Single-photon emission computed tomography (SPECT) obtains the image through multidetector gamma-cameras to generate 3-dimensional images. SPECT showed higher sensitivity than the planar technique.[9] If the CTPA contrast and radiation exposure are contraindicated or must be avoided, the V/Q SPECT is considered the second-line diagnostic test.[10][11] Advantages of the V/Q SPECT technique:

  • Low indetermination rate and more reproducibility [12][13]
  • Greater sensitivity (97%) and specificity (91%) [14]
  • New and advanced analytic data processing, such as V/Q ratio qualification [15]

2. V/Q Planar Imaging Technique

Planar imaging acquisition is a 2-dimensional technique obtained through a dual-head gamma camera for ventilation and perfusion scans, respectively. Limited patient movement between the 2 scans is crucial.[9] This technique is used with at least 4 views when the V/Q SPECT is not feasible.[16]

Disadvantages of the V/Q planar technique:

  • Two-dimensional images are compared with the advancing 3-dimensional V/Q SPECT.
  • Inaccurate determination of lung segmental involvement after the embolic event.[17]
  • Inexact determination of the degree of perfusion defects.[18]

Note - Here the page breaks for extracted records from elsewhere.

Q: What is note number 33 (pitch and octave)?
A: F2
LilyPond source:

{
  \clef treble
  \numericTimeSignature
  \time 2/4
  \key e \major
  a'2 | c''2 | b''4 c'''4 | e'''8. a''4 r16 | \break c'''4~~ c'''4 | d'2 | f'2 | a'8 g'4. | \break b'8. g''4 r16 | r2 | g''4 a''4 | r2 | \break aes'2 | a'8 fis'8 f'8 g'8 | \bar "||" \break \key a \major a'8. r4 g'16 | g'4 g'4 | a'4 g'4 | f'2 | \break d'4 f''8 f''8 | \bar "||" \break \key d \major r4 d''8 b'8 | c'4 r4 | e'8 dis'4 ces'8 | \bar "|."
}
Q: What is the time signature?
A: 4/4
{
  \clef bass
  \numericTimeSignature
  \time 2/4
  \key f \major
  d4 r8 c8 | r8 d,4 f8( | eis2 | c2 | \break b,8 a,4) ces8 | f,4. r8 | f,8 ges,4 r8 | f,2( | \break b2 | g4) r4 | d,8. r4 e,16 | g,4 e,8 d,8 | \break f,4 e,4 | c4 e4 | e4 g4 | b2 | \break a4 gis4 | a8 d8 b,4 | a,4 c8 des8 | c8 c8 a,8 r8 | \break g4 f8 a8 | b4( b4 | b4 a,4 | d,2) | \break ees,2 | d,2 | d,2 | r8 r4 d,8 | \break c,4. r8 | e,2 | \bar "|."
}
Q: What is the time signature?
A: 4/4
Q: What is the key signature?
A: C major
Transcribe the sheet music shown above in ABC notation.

3. V/Q SPECT/CT Imaging Technique

This technique integrates a low-dose CT scan with the functional SPECT to provide more detailed anatomic information. The CT image (without contrast) is usually taken after the perfusion scan.[10] Radiation exposure is the main disadvantage.

Advantages of SPECT/CT:

  • More reliable detection of V/Q mismatch conditions than PE, such as in obstructive lung disease, external vascular compression, or neoplasm.[16]
  • Better V/Q matching information due to non-embolic causes (pneumonia, pleural, or pericardial effusion). 
  • Detection of pulmonary embolism cases in which V/Q is unusually matched, like PE, with an area of pulmonary infarction.[16]
  • Carries the highest diagnostic accuracy.[19]

4. Combined V/Q SPECT with CTPA

It enables the radiologist to localize the clot site reported in the CT pulmonary angiography (CTPA).[10]